À propos d’Empire of dust, qui documente les menées d’une entreprise chinoise au Katanga. Vu récemment au 7e Festival des Cinémas d’Afrique, à Lausanne.
Eddy nous lance un « Bonjour tout le monde » en chinois, langue dans laquelle on le surnomme Dragon éternel. Cocasse pour un grand Noir jovial à bonnet de coton rouge, né à Kinshasa et employé comme interprète sur le nouveau chantier de la CREC (Chinese Railway Engineering Company), visant la reconstruction de la liaison routière avec la capitale Lubumbashi. L’implantation en question se situe à une vingtaine de kilomètres de Kolwezi, de fameuse mémoire minière. Ses cadres et ses camions sont chinois, mais ses ouvriers se recrutent parmi les « singes » locaux, ainsi que les Chinois les appellent aimablement, qui leur rendent la politesse en les taxant non moins affablement de « cochons ». Lorsque Eddy explique les desiderata de l'ingénieur chinois qu’il accompagne à un cadre africain, il lui dit comme ça : « Je te parle en swahili pour que le nabot ne comprenne pas… ».
Mais les relations entre Dragon éternel et le contremaître chinois n’en sont pas moins cordiales en dépit des vannes que celui-ci balance à celui-là, genre « t’es vraiment paresseux, tes colles ! », eu égard à la souriante nonchalance d’Eddy le Congolais.
Or il faut reconnaître que bosser avec des « singes » pas trop pressés de se fouler, quand on est un « cochon » imbu des avancées de son peuple, requiert une certaine patience. Parce que notre contremaître, qui a des comptes à rendre aux pontes de la CREC, est attaché au respect de l’horaire et du matériel. Mais pour lui, le simple fait de commander du gravier, de le faire concasser au format, puis de le faire transporter sur le chantier de la future cimenterie relève des travaux d’un véritable Sisyphe ! De fait, les cadres locaux ne sont jamais à l’heure, le matériel (les camions surtout) n’est pas toujours bien traité, sans compter les larcins – punis illico par des retenues de salaires.
On ne sait pas trop ce que se disent les Chinois entre eux, mais les constats, à la fois réalistes et fatalistes, de l'ingénieur chinois, se nuancent de compréhension au fil des séquences. D’abord parce qu’il partage la rude vie des ouvriers. Ensuite parce qu’il ne saurait leur reprocher le climat plombant ni le « gâchis », selon son expression, qui a suivi le départ des Belges.
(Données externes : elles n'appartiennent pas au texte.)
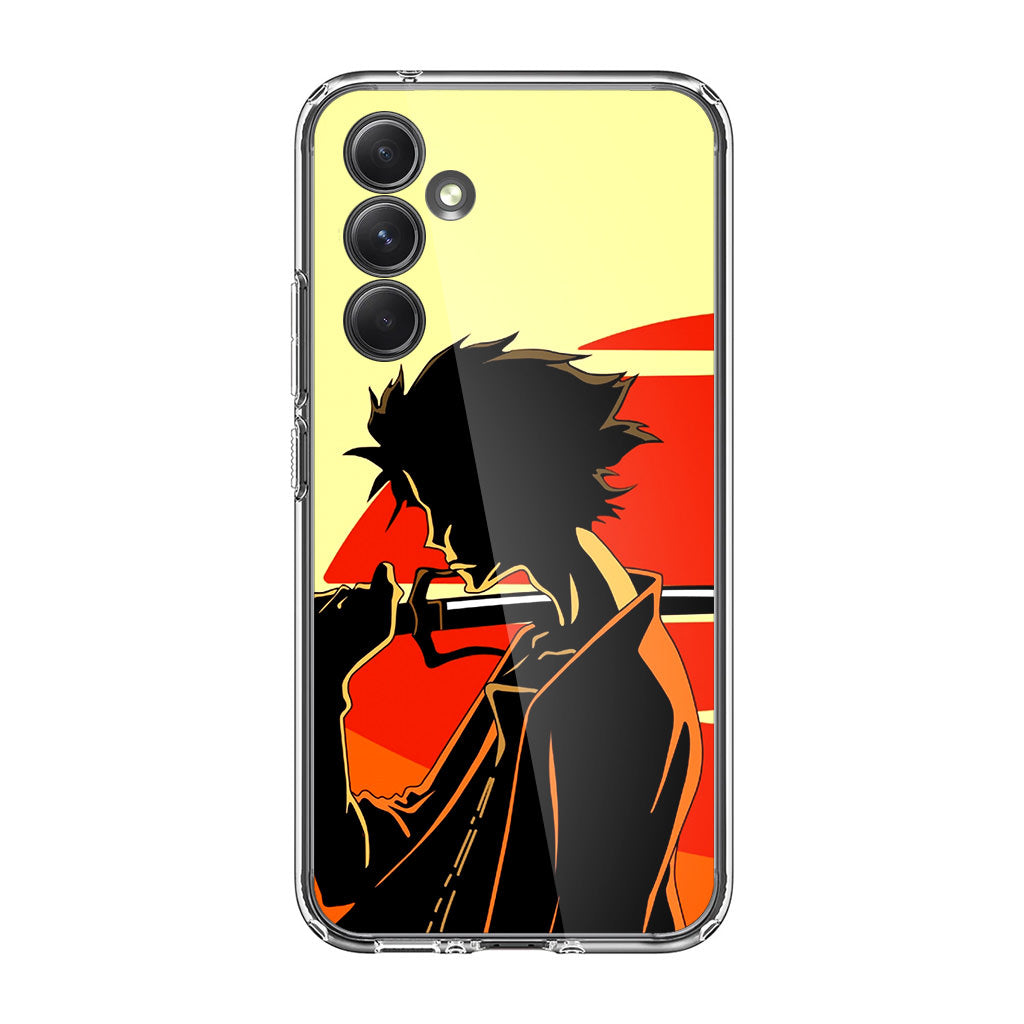 Anime Samurai Champloo Samsung Galaxy A35 5G Case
Focalisé sur cet exemple de « cohabitation » problématique, le film Empire of Dust, dont le titre polysémique est illustré par de récurrente images, quasi fantomatiques, de pistes ennuagées de poussière, s’en tient à un constat, frisant parfois le surréalisme, sans documenter les tenants historiques ou économico-politiques de la situation
Une fois de plus, et c’est un fait qui tend à se généraliser dans les nouveaux docus du "cinéma du réel", on montre plus qu’on ne dénonce. Au spectateur de tirer ses conclusions et de compléter son info dans les articles et les livres (déjà nombreux) qui éclairent l’espèce de néo-colonialisme chinois en Afrique.
Le sieur JLK et son ami Max Lobe devraient se pointer, dans une vingtaine de jours, en ces lieux « en chantier » du Katanga. D’autres « notes » pourraient en découler sur ce blog…
Bram Van Paesschen. Empire of dust. Congo/Belgique, 2011.